→ **Work order**: Please report, as a single number, how many lines in the entries include the string "abundances".

→ **Entries shown**:
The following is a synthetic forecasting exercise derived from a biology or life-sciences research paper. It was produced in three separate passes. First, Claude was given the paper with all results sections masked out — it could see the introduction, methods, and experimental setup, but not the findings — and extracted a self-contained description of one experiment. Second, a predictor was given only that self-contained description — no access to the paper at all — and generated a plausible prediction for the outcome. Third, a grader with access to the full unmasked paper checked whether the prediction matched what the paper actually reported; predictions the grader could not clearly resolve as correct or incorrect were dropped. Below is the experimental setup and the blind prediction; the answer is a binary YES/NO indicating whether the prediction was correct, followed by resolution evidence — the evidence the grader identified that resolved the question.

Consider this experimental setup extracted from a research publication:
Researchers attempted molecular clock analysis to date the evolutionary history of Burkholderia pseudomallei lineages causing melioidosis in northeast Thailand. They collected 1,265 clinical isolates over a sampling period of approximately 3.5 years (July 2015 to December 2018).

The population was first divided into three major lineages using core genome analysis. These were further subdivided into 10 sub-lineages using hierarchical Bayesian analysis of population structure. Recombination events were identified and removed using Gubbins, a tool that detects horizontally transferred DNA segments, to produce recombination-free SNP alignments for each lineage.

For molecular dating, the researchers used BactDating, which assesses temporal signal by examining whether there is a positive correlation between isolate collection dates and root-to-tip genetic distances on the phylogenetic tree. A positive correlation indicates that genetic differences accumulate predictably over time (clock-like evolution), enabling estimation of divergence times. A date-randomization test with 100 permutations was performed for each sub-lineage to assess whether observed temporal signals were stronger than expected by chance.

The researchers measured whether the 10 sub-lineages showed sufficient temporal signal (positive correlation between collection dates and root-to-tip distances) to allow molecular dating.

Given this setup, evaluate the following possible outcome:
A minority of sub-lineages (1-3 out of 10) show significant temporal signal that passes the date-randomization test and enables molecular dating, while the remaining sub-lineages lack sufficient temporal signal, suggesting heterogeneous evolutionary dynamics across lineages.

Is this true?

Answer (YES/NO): YES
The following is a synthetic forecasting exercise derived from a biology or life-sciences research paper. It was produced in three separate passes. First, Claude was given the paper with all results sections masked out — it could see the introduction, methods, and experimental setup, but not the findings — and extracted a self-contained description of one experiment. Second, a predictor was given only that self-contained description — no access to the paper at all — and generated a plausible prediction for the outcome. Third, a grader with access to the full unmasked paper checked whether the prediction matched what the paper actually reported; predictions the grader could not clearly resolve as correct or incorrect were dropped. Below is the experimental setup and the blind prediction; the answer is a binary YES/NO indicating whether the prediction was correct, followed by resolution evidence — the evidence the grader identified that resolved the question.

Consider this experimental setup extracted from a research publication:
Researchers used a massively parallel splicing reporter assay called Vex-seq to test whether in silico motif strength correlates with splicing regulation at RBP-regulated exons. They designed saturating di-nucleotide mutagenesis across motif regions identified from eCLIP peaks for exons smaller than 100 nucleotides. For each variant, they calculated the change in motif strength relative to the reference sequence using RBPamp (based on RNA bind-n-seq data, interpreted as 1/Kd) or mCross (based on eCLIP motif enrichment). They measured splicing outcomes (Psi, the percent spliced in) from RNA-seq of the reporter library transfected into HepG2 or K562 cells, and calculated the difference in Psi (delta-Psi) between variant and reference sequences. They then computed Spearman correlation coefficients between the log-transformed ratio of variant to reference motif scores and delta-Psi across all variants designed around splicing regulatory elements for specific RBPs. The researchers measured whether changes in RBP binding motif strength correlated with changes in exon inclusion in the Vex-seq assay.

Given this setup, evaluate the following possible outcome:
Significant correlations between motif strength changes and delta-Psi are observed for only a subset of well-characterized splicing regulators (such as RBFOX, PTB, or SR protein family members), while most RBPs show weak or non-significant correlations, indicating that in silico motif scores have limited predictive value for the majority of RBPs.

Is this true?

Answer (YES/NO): YES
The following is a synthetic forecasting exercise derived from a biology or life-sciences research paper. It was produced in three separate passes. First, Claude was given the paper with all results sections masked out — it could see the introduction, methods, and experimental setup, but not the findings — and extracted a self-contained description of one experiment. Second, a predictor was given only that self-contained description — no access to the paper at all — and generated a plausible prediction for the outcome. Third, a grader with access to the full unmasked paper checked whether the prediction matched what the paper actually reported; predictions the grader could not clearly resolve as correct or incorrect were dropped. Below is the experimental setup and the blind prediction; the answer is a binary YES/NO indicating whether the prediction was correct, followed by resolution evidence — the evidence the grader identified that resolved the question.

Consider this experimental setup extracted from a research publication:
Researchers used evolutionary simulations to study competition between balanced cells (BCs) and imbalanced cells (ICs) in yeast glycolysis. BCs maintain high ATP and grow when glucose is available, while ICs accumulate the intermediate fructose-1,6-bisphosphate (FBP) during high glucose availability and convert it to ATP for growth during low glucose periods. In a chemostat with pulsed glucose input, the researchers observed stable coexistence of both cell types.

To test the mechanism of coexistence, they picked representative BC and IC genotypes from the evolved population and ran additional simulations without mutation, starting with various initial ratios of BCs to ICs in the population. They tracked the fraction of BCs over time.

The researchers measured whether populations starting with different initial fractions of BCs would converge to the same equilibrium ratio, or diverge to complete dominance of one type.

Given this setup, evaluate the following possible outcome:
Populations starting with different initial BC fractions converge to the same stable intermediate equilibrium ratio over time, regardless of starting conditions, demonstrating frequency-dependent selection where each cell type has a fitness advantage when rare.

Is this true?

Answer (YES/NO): NO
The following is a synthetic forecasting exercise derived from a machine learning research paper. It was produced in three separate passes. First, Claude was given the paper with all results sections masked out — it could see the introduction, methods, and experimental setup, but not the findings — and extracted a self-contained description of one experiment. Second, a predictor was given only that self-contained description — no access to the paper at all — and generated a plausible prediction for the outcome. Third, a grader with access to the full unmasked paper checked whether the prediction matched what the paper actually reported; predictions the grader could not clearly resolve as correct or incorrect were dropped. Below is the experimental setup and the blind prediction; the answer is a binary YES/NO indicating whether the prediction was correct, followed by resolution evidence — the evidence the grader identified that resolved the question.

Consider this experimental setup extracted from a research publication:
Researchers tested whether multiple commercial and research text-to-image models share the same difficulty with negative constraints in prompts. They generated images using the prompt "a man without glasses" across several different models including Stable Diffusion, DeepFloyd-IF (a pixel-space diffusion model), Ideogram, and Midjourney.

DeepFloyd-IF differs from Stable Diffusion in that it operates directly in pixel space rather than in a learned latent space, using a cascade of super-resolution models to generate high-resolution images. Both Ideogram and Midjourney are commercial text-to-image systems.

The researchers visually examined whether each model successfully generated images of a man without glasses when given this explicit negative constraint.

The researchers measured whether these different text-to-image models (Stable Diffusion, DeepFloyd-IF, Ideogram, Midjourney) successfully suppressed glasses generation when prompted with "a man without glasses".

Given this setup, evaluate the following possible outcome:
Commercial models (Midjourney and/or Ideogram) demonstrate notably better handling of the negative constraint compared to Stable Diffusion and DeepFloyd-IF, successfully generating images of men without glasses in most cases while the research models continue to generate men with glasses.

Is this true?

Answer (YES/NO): NO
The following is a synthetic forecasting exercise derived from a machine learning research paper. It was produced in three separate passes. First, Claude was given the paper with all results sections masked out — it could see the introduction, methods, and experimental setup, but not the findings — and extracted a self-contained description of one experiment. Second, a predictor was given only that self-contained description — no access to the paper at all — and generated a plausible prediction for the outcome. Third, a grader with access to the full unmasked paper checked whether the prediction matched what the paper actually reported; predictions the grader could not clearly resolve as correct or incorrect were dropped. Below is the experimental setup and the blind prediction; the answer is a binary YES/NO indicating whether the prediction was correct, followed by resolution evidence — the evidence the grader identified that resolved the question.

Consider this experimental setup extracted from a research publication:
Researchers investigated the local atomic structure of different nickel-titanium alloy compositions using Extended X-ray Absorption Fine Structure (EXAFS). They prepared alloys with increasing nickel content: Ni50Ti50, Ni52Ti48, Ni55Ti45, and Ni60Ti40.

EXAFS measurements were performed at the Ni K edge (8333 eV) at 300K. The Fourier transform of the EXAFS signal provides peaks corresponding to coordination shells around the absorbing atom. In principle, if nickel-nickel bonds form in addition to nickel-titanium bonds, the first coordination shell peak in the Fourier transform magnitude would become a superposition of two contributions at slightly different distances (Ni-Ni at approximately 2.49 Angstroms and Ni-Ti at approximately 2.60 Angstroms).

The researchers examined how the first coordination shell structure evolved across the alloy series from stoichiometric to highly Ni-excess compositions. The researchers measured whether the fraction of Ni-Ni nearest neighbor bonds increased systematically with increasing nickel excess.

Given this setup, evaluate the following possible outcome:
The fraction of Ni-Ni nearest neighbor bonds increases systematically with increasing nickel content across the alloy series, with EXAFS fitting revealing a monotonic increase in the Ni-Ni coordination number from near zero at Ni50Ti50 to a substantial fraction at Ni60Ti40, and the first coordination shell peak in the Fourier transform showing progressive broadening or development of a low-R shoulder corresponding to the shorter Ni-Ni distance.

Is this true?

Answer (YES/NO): NO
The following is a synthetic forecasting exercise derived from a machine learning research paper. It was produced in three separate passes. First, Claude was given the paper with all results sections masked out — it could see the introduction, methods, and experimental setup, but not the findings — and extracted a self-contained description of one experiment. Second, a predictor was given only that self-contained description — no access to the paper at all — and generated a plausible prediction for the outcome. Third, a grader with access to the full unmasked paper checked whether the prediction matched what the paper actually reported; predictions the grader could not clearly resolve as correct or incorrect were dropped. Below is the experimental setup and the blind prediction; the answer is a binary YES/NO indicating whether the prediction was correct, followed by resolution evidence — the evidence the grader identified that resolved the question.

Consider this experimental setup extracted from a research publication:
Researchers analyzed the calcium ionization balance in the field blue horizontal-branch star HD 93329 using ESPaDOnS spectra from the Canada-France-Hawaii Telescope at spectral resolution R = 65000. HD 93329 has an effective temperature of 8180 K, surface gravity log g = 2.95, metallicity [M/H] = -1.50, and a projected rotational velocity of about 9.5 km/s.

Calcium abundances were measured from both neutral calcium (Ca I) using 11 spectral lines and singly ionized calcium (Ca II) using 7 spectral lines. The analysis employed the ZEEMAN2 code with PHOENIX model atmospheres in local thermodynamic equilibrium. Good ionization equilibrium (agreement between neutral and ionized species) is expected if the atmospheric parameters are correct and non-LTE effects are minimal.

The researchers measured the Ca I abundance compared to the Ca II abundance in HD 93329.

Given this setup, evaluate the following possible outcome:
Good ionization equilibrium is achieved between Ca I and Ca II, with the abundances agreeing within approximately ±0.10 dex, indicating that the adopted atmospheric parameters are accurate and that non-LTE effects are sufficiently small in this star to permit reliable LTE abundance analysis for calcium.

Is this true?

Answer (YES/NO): NO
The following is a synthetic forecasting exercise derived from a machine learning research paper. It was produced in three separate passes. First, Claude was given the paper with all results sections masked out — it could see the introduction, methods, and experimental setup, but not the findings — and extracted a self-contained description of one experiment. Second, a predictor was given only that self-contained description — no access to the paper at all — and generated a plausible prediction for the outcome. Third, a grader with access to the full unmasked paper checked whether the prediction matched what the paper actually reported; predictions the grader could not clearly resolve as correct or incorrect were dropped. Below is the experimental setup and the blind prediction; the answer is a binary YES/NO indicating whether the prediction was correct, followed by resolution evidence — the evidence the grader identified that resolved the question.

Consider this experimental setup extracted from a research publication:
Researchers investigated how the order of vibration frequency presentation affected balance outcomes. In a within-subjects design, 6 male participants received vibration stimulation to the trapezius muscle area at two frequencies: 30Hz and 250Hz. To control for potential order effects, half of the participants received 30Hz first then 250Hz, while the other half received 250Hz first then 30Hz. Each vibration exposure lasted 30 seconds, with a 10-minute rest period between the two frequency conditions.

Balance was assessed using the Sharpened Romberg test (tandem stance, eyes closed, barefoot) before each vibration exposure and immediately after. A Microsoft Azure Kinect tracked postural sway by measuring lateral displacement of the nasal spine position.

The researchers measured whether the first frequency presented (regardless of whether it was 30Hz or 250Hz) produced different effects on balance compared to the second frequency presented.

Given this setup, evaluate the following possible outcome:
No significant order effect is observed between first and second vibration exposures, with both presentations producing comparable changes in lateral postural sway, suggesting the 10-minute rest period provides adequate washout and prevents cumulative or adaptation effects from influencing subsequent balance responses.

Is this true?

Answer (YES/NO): YES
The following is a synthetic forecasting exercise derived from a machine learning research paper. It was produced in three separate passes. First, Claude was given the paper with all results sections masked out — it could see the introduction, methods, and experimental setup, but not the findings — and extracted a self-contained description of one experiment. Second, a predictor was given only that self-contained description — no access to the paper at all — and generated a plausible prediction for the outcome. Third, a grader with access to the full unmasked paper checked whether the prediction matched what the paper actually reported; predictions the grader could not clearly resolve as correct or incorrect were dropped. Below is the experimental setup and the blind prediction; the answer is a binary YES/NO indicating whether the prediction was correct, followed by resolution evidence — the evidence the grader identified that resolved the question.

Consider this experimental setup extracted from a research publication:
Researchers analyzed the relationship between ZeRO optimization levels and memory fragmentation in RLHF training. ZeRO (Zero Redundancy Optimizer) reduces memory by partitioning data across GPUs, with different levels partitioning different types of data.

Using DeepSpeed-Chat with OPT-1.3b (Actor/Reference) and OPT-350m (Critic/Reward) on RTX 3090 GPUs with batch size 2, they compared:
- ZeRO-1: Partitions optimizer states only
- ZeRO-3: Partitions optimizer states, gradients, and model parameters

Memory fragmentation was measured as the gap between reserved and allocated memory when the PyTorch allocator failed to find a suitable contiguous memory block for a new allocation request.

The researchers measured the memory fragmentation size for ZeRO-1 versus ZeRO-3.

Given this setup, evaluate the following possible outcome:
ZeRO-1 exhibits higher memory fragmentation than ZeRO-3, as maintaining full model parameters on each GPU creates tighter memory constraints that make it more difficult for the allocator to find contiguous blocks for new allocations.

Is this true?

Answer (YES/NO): NO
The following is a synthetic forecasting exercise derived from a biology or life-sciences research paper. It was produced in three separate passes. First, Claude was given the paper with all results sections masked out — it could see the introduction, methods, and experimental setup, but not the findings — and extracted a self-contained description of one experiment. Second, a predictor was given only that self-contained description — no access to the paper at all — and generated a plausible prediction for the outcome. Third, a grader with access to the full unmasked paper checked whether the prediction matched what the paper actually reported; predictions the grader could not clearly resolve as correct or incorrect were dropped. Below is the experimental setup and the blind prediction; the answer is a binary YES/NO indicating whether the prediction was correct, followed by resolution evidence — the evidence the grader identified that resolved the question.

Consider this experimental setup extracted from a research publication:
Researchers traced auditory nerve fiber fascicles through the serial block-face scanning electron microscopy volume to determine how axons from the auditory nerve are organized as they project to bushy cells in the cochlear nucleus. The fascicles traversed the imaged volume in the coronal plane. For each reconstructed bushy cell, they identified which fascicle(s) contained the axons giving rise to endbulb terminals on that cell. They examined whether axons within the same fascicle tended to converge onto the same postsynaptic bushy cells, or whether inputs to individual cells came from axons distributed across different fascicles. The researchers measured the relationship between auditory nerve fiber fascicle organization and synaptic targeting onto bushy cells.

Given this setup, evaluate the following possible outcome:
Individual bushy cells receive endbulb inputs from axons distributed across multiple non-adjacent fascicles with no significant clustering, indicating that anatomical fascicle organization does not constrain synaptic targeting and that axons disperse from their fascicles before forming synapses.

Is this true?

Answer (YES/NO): NO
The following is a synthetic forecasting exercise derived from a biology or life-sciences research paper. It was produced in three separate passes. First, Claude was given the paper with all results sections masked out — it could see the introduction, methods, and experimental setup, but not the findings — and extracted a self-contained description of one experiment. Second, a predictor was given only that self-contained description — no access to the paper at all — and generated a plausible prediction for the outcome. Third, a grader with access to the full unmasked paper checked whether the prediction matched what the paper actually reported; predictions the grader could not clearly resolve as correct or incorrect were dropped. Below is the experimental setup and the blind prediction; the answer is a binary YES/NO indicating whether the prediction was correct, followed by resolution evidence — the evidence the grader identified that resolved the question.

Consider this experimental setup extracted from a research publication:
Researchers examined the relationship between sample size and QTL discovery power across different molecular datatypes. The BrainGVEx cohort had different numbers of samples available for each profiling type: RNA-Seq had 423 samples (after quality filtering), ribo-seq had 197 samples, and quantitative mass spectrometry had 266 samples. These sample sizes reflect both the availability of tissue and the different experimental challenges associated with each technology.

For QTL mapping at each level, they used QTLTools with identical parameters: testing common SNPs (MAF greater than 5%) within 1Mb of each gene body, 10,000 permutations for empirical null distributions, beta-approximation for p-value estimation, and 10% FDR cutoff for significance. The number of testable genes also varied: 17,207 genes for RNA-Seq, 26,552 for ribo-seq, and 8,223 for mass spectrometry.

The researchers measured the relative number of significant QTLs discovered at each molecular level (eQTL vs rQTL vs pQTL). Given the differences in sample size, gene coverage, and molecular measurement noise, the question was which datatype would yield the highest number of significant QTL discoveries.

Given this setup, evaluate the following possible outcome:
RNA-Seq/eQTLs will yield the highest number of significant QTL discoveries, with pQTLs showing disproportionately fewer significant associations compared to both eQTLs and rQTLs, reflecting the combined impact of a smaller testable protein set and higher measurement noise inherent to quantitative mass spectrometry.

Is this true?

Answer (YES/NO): YES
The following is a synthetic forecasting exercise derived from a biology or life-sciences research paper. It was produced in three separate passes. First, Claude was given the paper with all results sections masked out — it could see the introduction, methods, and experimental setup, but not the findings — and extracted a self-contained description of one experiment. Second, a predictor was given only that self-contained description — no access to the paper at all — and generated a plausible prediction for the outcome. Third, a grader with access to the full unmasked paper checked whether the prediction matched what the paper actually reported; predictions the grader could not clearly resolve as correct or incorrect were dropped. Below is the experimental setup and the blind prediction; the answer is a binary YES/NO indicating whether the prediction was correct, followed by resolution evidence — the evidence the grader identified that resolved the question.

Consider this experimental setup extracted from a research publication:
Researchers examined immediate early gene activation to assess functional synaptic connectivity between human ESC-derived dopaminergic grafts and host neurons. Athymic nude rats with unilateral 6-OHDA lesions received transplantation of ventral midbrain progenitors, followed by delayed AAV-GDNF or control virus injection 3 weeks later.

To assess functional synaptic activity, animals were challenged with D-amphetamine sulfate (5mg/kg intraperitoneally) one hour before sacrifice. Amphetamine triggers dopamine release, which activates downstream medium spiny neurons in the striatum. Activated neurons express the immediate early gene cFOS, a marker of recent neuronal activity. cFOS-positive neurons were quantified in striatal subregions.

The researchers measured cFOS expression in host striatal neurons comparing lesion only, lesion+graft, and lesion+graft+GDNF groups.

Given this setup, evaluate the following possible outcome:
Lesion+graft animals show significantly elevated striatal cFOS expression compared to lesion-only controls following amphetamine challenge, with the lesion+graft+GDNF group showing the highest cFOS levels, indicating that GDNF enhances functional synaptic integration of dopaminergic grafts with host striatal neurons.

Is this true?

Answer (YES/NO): NO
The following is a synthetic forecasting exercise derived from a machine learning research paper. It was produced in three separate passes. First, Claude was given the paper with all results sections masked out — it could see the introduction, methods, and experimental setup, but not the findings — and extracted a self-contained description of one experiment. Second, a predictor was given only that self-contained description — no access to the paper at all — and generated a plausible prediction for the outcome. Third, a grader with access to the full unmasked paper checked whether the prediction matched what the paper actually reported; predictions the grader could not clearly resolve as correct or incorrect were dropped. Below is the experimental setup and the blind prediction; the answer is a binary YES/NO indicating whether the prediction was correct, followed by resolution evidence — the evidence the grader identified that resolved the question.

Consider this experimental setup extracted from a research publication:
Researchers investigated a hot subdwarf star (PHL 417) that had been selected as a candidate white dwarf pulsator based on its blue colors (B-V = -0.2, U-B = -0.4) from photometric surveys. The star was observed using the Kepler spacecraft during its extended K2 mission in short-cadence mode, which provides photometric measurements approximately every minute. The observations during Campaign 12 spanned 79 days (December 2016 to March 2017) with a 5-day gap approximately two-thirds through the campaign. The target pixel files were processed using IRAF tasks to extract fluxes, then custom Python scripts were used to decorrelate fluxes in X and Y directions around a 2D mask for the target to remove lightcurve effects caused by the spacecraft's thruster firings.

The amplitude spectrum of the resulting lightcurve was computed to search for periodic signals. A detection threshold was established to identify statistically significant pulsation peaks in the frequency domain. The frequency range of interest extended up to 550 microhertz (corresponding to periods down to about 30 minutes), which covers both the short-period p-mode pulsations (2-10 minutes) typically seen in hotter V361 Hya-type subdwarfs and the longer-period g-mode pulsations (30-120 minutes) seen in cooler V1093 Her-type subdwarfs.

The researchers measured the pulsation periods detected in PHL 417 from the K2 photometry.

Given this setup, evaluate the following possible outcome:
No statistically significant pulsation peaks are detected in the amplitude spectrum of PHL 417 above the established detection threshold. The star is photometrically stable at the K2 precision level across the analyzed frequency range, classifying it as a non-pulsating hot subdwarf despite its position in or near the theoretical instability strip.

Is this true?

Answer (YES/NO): NO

→ **Answer to this problem**: 2